[What is needed]
Reproduce the passage about Catholic voters and American party politics word for word, from "In the 1930s, the" up to and including "captured the Democrats.".

#### Document text ####

Prothero’s description of “critics of hyphenated Americanism” as “conservative” is also misleading. The leading opponent of Catholic-hyphenates was the father of modern liberalism, Woodrow Wilson. He insisted they were “pouring poison into the veins of national life.”

In the 1930s, the liberal wing of the Democratic Party welcomed Catholics not because they were inclusive, open-minded lovers of liberty, but because they needed their votes.

Although Catholic Al Smith was beaten badly in the 1908 presidential contest, he was the first Democrat to carry America’s twelve largest cities. Smith’s candidacy brought out Catholic immigrant voters in record numbers. Four years later, Franklin Roosevelt built a winning coalition of urban Catholics and Southern segregationists that lasted until the Johnson landslide of 1964.

Catholics later left the Democratic Party in droves and became an integral part of the Reagan coalition, because they believed leftist social planners who frowned upon Catholics’ cultural values had largely captured the Democrats.

#### Records provided ####

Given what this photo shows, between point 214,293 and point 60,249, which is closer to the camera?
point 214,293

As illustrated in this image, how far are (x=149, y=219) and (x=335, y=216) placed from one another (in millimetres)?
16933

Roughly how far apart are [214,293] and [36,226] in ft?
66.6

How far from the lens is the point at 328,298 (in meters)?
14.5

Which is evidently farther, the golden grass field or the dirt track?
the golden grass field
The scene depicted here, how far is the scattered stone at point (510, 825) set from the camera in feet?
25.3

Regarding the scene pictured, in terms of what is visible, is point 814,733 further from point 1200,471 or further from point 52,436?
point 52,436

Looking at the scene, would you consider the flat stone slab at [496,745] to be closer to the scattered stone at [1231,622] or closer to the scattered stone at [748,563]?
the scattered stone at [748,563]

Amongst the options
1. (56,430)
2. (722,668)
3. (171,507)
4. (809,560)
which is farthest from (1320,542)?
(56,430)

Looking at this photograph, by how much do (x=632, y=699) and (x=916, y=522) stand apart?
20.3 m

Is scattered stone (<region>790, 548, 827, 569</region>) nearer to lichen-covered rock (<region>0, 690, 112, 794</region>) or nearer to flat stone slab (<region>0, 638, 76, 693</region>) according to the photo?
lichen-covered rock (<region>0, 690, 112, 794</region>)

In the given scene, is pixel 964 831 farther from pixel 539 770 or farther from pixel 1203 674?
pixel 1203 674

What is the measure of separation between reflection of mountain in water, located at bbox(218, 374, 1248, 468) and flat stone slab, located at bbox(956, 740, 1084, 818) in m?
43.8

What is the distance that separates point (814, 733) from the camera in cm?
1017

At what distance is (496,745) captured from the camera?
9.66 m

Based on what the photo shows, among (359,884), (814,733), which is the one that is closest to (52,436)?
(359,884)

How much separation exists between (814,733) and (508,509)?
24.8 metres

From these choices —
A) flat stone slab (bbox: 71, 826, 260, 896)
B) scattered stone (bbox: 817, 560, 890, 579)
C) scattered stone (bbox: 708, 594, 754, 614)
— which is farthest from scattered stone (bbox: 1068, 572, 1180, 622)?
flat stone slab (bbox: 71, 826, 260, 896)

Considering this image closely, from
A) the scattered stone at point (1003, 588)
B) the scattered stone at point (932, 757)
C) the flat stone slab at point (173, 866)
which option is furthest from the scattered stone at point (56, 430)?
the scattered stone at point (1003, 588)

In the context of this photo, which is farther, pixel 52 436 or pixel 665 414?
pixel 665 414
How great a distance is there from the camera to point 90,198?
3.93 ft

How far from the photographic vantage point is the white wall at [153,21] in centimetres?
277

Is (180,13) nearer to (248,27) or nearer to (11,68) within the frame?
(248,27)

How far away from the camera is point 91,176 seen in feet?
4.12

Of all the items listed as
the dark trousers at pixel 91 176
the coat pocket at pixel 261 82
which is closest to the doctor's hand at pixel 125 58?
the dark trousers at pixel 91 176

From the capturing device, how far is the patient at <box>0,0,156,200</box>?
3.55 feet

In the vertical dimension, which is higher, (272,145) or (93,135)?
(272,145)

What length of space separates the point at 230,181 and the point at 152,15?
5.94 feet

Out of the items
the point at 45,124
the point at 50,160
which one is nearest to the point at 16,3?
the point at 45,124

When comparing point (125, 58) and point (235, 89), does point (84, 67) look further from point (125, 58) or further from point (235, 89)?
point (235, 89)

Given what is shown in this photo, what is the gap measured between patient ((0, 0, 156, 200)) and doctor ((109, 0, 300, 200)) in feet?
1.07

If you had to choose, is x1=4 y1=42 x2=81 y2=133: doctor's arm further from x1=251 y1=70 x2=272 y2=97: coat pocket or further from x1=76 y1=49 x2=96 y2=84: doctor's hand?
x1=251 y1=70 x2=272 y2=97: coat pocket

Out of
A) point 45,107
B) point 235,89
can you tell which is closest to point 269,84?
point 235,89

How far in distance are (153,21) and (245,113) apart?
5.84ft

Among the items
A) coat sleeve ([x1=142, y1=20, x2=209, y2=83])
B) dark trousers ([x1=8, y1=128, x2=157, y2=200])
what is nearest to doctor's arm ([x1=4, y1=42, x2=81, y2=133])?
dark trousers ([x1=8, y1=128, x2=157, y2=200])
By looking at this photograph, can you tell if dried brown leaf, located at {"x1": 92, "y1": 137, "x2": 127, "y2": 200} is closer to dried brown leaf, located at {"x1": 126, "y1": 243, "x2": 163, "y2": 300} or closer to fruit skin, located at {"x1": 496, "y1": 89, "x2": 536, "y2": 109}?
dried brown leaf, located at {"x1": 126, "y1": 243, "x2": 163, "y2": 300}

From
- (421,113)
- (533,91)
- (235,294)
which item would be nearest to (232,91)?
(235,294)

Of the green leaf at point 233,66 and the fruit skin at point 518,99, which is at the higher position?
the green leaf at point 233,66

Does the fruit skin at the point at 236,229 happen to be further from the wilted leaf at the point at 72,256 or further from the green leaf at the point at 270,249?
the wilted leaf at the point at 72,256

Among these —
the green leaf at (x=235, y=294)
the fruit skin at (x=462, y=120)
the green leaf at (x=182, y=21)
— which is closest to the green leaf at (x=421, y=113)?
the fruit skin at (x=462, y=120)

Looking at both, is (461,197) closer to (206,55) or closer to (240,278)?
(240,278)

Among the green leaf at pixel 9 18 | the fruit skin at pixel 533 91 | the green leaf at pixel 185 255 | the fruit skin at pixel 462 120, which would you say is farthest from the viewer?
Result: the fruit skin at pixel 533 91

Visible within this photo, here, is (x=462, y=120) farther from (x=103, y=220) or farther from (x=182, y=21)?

####

[Expected answer]
In the 1930s, the liberal wing of the Democratic Party welcomed Catholics not because they were inclusive, open-minded lovers of liberty, but because they needed their votes.

Although Catholic Al Smith was beaten badly in the 1908 presidential contest, he was the first Democrat to carry America’s twelve largest cities. Smith’s candidacy brought out Catholic immigrant voters in record numbers. Four years later, Franklin Roosevelt built a winning coalition of urban Catholics and Southern segregationists that lasted until the Johnson landslide of 1964.

Catholics later left the Democratic Party in droves and became an integral part of the Reagan coalition, because they believed leftist social planners who frowned upon Catholics’ cultural values had largely captured the Democrats.